QUOTED PASSAGE
━━━━━━━━━━

Wednesday, December 26, 2007

Table Talk -- Shemot 5768

On average, each and every day three shells, mortars or Katyusha rockets land somewhere in Israel, lobbed from Gaza by some faction affiliated with Hamas. In response, Israel has placed a virtual economic stranglehold on Gaza, causing a great deal of suffering for the average Gaza resident. Why doesn’t the controlling Hamas leadership put an end to the shooting, and alleviate the suffering of its people? Because it’s better politically for Hamas to continue to resist, no matter the consequence.

In putting the suffering of their enemies ahead of their own citizens’ well-being, the leaders of Hamas follow a long pattern of this type of behavior, beginning with Par’oh in Egypt.

As we all know, Par’oh initially attempts to force the Jewish midwives to murder Jewish infants during childbirth. When the midwives refuse, Par’oh issues an all-encompassing decree: ויצו פרעה לכל עמו לאמר כל הבן היאורה תשליכהו וכל הבת תחיון – “And Par’oh commanded his entire nation saying, every male shall be thrown in the Nile and every female may shall be left alive.” Rashi notes that Par’oh never distinguishes between Jewish and Egyptian babies. Rather, אף עליהם גזר – “he even decreed on [their own children].” Par’oh, warned by his astrologers of the impending birth of a child that would ultimately cause his downfall, doesn’t care whether he’s throwing Jewish or Egyptian babies into the river. As long as he remains in power, that’s all that matters to him. If a few – or thousands -- of his own people suffer in the process, that’s of no concern to him.

It’s amazing how often history repeats itself.

Monday, December 24, 2007

Jewish Family Education Comes to YIOP - YIOP Bulletin for January 2008

As an institution that positions itself in the center of the Orthodox community, YIOP has, thank God, attracted a wide array of members from a broad spectrum of the Orthodox community. We offer programs that cater to adults and children, attempting to address their spiritual, educational, and even social needs. But during my tenure at YIOP, our shul and community demographics have shifted. We need to adjust the programming that we offer to mirror those shifts.

━━━━━━━━━━

STORED DATA
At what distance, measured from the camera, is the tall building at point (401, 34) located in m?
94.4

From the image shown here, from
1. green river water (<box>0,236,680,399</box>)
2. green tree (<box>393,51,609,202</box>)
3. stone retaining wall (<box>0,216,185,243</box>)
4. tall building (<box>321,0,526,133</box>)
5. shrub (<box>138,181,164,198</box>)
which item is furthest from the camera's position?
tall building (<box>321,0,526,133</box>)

━━━━━━━━━━

REQUEST 1
List every type of projectile that the blog excerpt says lands in Israel from Gaza.
REQUEST 2
Resume the blog excerpt after its final sentence, continuing the bulletin about Jewish family education at YIOP.
The records aren't needed for any of this work.

RESULT 1
- Shells
- Mortars
- Katyusha rockets

RESULT 2
Most synagogues, where many of the children attend Hebrew school at the shul, find a great divide between the kids who were required to attend supplementary school and their parents who drop them off at Hebrew school but remain uninvolved in their religious or spiritual growth. To bridge that divide, Federation coordinates and partially funds a program called J.E.F.F. – Jewish Education For Families, under the auspices of the Alliance for Jewish Education (AJE). This program places a professional Jewish family educator on the staffs of area synagogues who creates meaningful Jewish education not for children or parents, but for families as a whole.

YIOP faces different challenges than other non-Orthodox synagogues. YIOP families usually send their children to local day schools, obviating the need for a religious school. Very invested in religious life, our families usually attend davening if not weekly, then at least monthly. That being said, in light of the many pressures Orthodox families face, the need for family programming and education is pressing and very real.

  • With the growing cost of day school education, the day school education that was once taken for granted is no longer a given. A small but growing number of families are opting out of full-time Jewish day school, and our shul must make an effort to help pick up the slack in programming and activities.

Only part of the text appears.